Summary: Management values the self-starting, data-driven, curious, and urgent characteristics that define the Citizen Data Scientist. But the path to encouraging these individuals also requires setting limits and risk procedures of a wholly new type. Procedures that will protect the organization so that bad analytic conclusions don’t become bad financial outcomes for the company.
Thanks to Gartner the term ‘Citizen Data Scientist’ has become ingrained in our professional literature, in the strategies of analytic platform developers, and even in the strategies of companies committed to advanced analytics.
Gartner also recently forecast that the ranks of the Citizen Data Scientist would grow five times more rapidly than the ranks of actual data scientists.
The pervasive rationale behind these arguments is that there are not enough data scientists to go around and/or that they’re too expensive compared to data analysts and even statisticians. As a result, most of the organizational strategies for integrating advanced analytics look like the ‘sprinkle it around’ school. We’ll take our tough-to-find and expensive-to-hire data scientists and most often use a sort of centralized or decentralized center-of-excellence structure to get the most out of them.

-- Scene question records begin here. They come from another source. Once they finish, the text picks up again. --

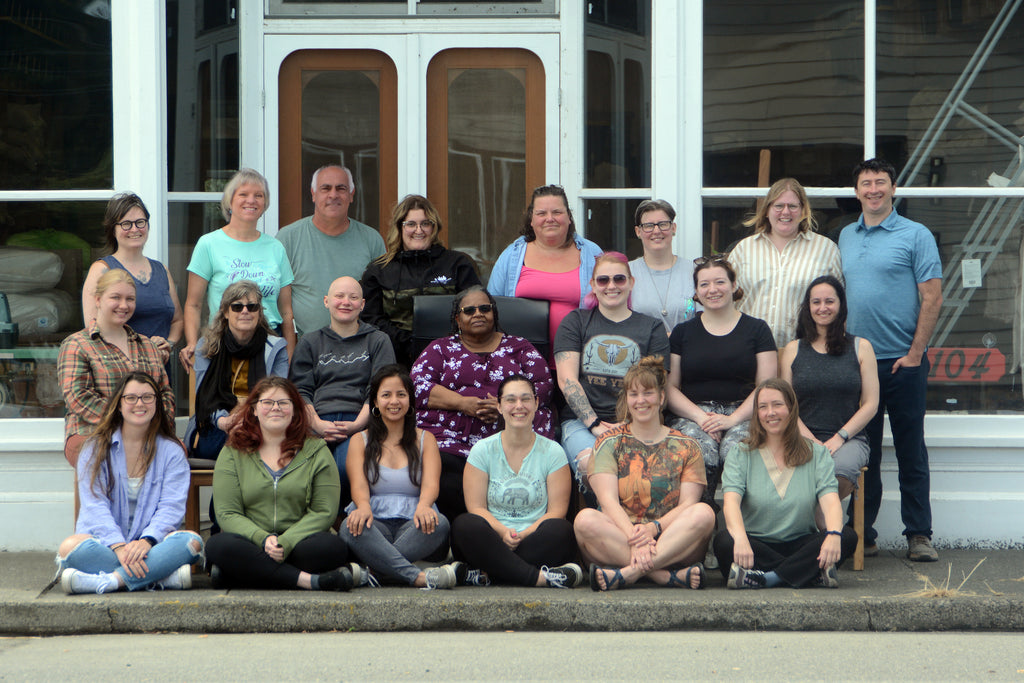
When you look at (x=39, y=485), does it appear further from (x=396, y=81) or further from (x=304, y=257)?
(x=396, y=81)

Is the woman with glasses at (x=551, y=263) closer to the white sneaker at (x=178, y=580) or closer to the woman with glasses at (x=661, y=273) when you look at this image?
the woman with glasses at (x=661, y=273)

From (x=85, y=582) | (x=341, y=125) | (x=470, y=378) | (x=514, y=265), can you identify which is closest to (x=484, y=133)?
(x=341, y=125)

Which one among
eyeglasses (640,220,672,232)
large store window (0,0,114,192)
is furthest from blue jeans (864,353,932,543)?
large store window (0,0,114,192)

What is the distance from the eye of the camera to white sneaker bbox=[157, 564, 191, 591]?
18.1ft

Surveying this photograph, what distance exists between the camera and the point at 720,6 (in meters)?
6.98

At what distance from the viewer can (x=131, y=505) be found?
18.9 ft

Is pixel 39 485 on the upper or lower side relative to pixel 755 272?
lower

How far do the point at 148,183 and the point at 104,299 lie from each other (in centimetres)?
108

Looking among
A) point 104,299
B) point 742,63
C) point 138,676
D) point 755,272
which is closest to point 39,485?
point 104,299

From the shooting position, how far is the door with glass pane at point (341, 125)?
24.8 feet

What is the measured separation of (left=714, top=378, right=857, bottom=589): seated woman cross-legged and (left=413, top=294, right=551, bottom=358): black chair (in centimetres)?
124

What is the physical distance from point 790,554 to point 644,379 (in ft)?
3.46

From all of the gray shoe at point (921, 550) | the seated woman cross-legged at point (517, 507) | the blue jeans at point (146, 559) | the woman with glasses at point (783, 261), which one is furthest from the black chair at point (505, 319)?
the gray shoe at point (921, 550)

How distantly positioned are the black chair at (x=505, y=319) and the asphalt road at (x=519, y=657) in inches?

Coming from the analytics industry side, plenty of Advanced Analytic Platform developers have noticed this too. Happy days. That many more customers to use our software – if only we can make it simple enough for a non-data scientist to use. Therein lies the rub.

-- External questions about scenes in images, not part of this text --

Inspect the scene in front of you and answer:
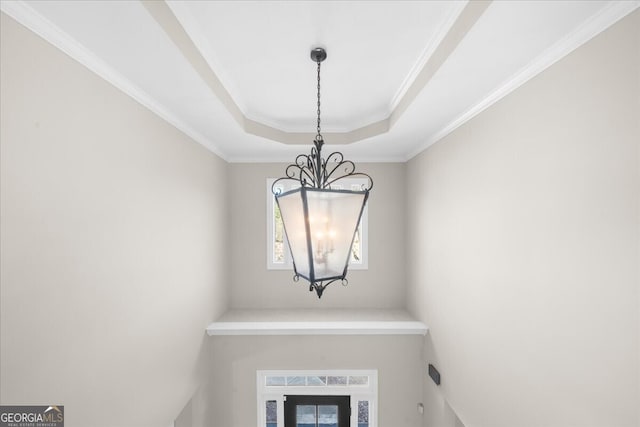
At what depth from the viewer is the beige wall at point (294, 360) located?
3602 millimetres

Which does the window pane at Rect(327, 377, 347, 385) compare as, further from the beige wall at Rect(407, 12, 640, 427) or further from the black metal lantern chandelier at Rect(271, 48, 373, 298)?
the black metal lantern chandelier at Rect(271, 48, 373, 298)

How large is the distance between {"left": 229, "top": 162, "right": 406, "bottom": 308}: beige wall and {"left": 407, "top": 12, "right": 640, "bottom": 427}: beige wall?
1415 mm

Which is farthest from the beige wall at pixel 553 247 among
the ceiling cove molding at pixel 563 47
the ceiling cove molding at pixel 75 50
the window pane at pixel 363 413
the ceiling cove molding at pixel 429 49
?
the ceiling cove molding at pixel 75 50

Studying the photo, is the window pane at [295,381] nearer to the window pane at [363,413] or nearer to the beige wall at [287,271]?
the window pane at [363,413]

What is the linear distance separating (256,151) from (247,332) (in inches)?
83.2

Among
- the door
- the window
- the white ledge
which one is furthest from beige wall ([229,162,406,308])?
the door

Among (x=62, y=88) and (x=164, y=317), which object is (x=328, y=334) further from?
(x=62, y=88)

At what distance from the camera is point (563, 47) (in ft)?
4.99

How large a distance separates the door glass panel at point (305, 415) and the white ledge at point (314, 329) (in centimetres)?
98

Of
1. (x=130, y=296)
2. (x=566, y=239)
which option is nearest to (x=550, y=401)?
(x=566, y=239)

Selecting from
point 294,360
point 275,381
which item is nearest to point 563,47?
point 294,360

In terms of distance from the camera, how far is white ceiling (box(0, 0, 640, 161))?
1.35 m

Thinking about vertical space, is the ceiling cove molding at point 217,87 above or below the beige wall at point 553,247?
above

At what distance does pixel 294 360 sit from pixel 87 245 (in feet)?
8.66
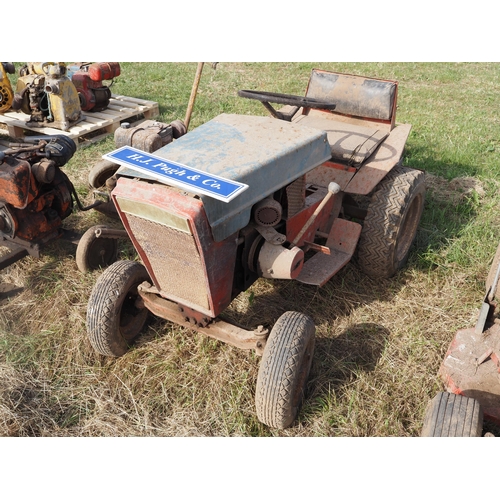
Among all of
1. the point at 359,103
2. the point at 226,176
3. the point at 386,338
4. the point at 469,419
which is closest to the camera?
the point at 469,419

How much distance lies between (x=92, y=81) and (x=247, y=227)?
4312mm

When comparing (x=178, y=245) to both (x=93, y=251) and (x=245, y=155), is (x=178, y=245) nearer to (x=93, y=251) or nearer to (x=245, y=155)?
(x=245, y=155)

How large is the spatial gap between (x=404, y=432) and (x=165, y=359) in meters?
1.51

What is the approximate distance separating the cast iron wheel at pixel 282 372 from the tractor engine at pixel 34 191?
2.13m

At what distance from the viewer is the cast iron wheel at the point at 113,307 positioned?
3.23 meters

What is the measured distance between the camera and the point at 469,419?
2572mm

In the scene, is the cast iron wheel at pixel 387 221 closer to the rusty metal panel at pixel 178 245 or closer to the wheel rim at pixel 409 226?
the wheel rim at pixel 409 226

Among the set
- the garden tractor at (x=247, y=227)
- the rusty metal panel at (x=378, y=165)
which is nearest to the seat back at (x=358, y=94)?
the rusty metal panel at (x=378, y=165)

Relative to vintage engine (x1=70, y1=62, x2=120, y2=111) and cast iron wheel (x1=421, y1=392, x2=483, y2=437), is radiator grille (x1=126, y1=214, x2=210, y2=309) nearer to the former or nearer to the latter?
cast iron wheel (x1=421, y1=392, x2=483, y2=437)

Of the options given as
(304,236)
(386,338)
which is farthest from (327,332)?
(304,236)

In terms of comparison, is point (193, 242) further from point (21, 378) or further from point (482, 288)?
point (482, 288)

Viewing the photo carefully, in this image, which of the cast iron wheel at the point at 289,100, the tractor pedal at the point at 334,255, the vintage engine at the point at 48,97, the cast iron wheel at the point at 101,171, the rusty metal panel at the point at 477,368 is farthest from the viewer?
the vintage engine at the point at 48,97

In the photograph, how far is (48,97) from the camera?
20.0ft

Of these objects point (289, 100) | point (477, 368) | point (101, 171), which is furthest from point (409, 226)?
point (101, 171)
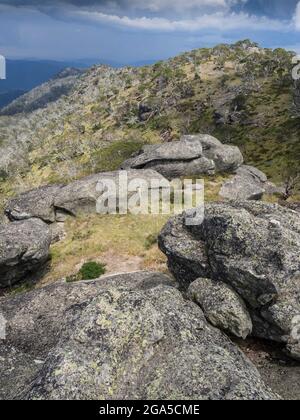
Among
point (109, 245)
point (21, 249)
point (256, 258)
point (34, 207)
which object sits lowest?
point (109, 245)

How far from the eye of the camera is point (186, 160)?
6372 centimetres

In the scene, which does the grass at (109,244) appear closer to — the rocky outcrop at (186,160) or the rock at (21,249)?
the rock at (21,249)

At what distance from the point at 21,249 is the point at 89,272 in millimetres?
6449

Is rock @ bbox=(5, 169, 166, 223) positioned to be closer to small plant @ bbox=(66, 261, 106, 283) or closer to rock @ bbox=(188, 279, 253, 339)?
small plant @ bbox=(66, 261, 106, 283)

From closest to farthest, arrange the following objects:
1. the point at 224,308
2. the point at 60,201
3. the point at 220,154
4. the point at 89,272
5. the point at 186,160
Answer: the point at 224,308 → the point at 89,272 → the point at 60,201 → the point at 186,160 → the point at 220,154

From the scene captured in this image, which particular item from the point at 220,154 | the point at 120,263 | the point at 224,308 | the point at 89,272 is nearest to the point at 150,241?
the point at 120,263

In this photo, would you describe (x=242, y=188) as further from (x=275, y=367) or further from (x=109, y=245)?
(x=275, y=367)

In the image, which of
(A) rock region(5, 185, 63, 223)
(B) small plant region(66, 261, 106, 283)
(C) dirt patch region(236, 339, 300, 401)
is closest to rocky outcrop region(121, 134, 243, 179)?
(A) rock region(5, 185, 63, 223)

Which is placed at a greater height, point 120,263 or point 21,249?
point 21,249

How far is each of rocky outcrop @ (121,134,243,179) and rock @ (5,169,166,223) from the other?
10.7 m

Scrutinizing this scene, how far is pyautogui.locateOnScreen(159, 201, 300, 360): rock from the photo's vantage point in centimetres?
2400

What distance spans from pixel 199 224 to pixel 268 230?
5179 mm

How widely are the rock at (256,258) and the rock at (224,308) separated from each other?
662 mm

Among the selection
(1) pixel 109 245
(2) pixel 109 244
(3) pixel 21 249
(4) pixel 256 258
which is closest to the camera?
(4) pixel 256 258
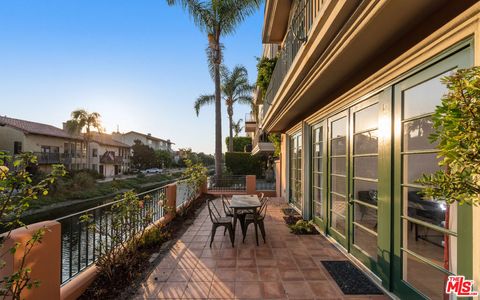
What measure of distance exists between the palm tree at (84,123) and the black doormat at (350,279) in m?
33.8

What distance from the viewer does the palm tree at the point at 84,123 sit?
29.7 m

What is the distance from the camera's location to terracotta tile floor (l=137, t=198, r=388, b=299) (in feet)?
10.3

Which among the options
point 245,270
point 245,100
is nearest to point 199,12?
point 245,100

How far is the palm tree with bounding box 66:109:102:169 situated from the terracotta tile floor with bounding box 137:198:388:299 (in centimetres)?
3108

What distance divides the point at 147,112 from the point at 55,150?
17087mm

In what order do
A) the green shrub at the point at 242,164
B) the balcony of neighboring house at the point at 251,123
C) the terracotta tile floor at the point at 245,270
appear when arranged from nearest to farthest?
the terracotta tile floor at the point at 245,270 → the green shrub at the point at 242,164 → the balcony of neighboring house at the point at 251,123

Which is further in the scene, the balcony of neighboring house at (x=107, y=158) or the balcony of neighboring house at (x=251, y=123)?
the balcony of neighboring house at (x=107, y=158)

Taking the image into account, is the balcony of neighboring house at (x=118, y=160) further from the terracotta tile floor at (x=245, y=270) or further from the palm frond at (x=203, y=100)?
the terracotta tile floor at (x=245, y=270)

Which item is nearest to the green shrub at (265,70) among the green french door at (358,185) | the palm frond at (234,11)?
the palm frond at (234,11)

It’s no secret that in many types of model building we data scientists spend 80% of our time on blending, cleaning, transforming, and imputing bad or missing data. Out of that 80% maybe ¼ or about 20% is creative time (discovery and creating synthetic features comes to mind) but the rest admittedly does not use our deepest skills. So many Advanced Analytic Platform developers are moving to automate as much of this as possible and some that I’ve tested have been reasonably successful.
That’s good for the data scientists. Working faster on the parts of the process that require the least of our skills. But now that it’s fast and looks relatively easy, that also makes our advanced tools much more tempting for non-data scientists to use. Is that really what we want to encourage Citizen Data Scientists to do?
Citizen Data Scientists – Who they are and Where to Find Them
This question is not as strange as it may sound. There are actually some competing definitions of who might qualify as a Citizen Data Scientist. But first there’s the issue of where they can be found at all.
When we talk about Citizen Data Scientists we’re not talking about the merely data-curious. We’re talking about the contrast between Citizen and full data scientists, specifically that an organization has both types coexisting at the same time.
If as a company you think you can rely solely on Citizen Data Scientists without any of the real pros, you haven’t really understood the nature or the benefit of advanced analytics. This is not an amateur undertaking. Maybe your Citizen Data Scientists can build a book case but that doesn’t mean they should be trusted to build a house.
Mostly in Larger Companies
If you accept that Citizen Data Scientists exist only where there is some commitment to advanced analytics, this means the organizations where they’re found tend to be quite large, because unfortunately, adoption of advance analytics among SMBs is still pretty paltry. So the conversation we should be having is how do these two differently skilled resources relate and what is the most efficient and beneficial use for their skills.
There are actually two quite different definitions of the Citizen Data Science that I see regularly.
Data-Driven Manager: Typically this is a self-starting individual who recognizes that advanced analytics enables his path to his business goals. He is fact driven, has been actively using many types of lower level analytics like Excel and perhaps data viz, and is proactive in pursuing more and better data and more and better analytic tools. There is an urgency and curiosity here that makes waiting for the data scientists or the IT data analysts to help him not fast enough.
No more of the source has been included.